Inland Revenue proposals to relax payments into pension schemes means people will pay into an Isa first and a pension later, taking advantage of the best tax relief, say industry experts.

IFAs predict that the Revenue&#39s proposal to allow contributions of 100 per cent of salary with an annual cap of £200,000 up to a lifetime contribution limit within a lifetime limit of £1.4m into a pension in any year will push the development of wrap accounts combining Isas and pensions. They say the wrap accounts will allow the movement of money from one fund to another when it is most tax-efficient.

Lower-rate taxpayers could pay into Isas initially and switch money to their pensions if they become higher-rate tax- payers later, getting tax relief at the higher rate.

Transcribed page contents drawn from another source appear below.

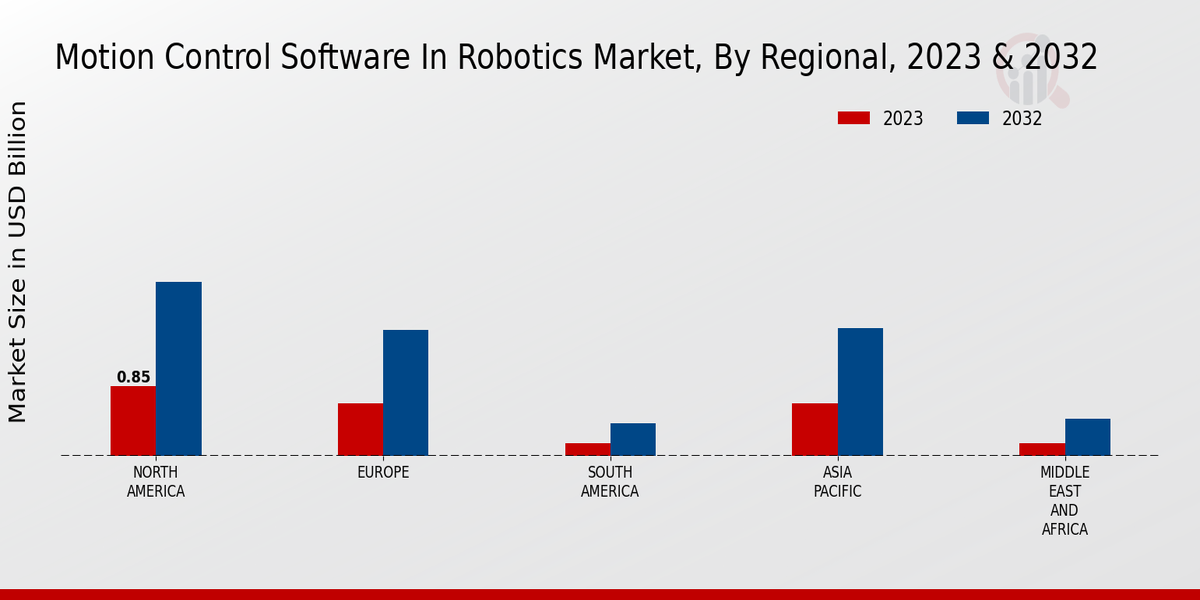 Motion Control Software In Robotics Market, By Regional, 2023 & 2032

2023
2032

Market Size in USD Billion

0.85

NORTH AMERICA
EUROPE
SOUTH AMERICA
ASIA PACIFIC
MIDDLE EAST AND AFRICA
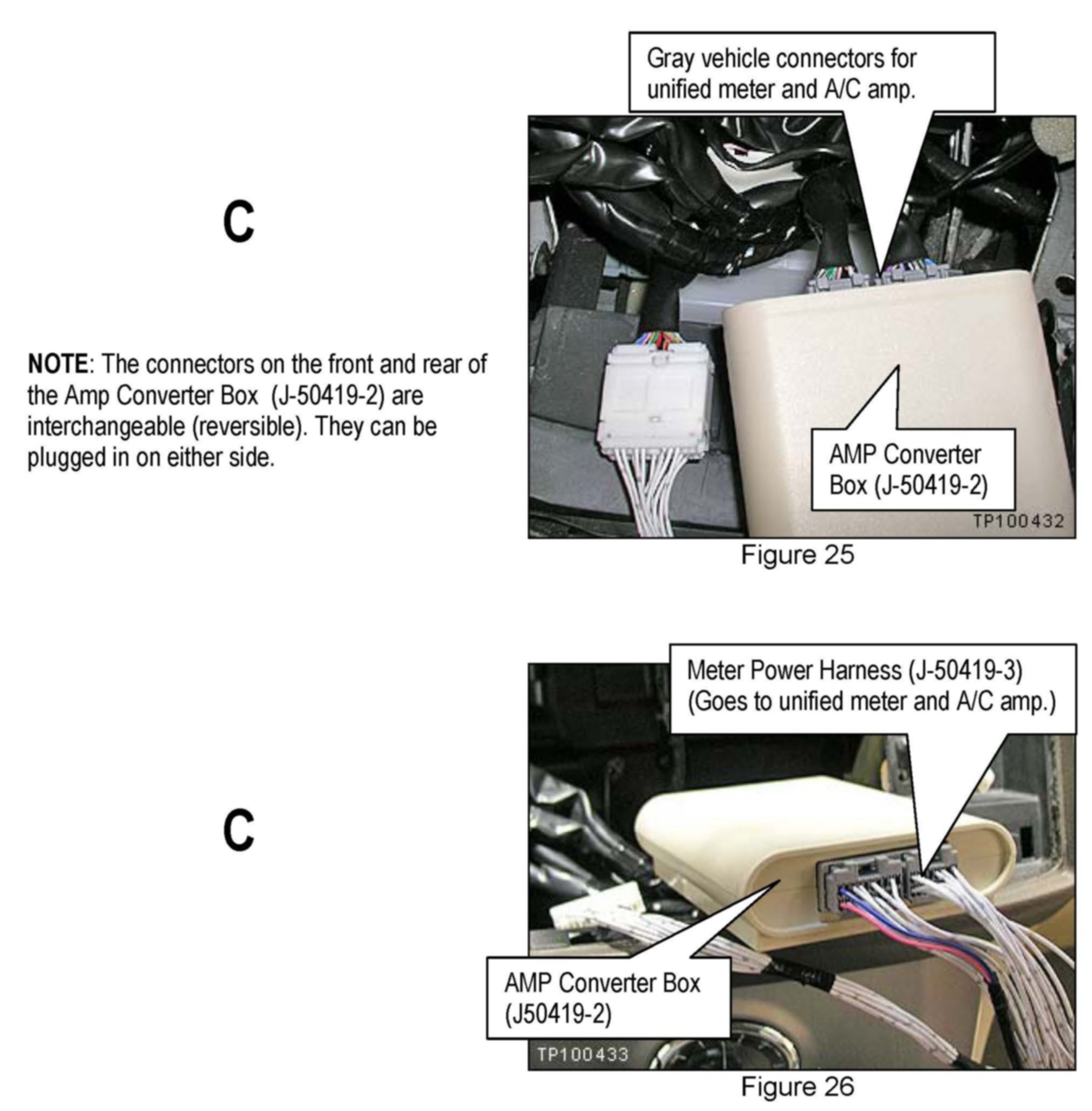 C

NOTE: The connectors on the front and rear of the Amp Converter Box (J-50419-2) are interchangeable (reversible). They can be plugged in on either side.

Gray vehicle connectors for unified meter and A/C amp.

AMP Converter Box (J-50419-2)

TP100432

Figure 25

C

Meter Power Harness (J-50419-3) (Goes to unified meter and A/C amp.)

AMP Converter Box (J50419-2)

TP100433

Figure 26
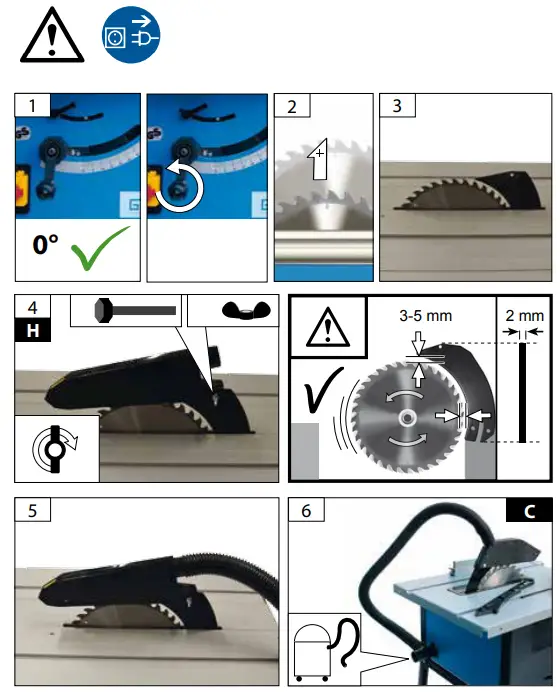 1

0°

2

3

4

H

3-5 mm

2 mm

5

6

C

Money Marketing understands that technology companies and IFAs are planning to roll out wrap accounts to accommodate Isa to pension switching within six months.

Taxbriefs chief editorial consultant John Housden says: “This will encourage the trend towards wraps that drip money from Isa to pension when it is most efficient to move them.”

Speaking at the Taxbriefs conference in London last week, Pensions minister Andrew Smith said: “I am relaxed if people choose Isas as an alternative to pensions as long as they know what they are doing. The financial services industry will come up with innovative new products to allow diversity in the portfolio of pension provision.”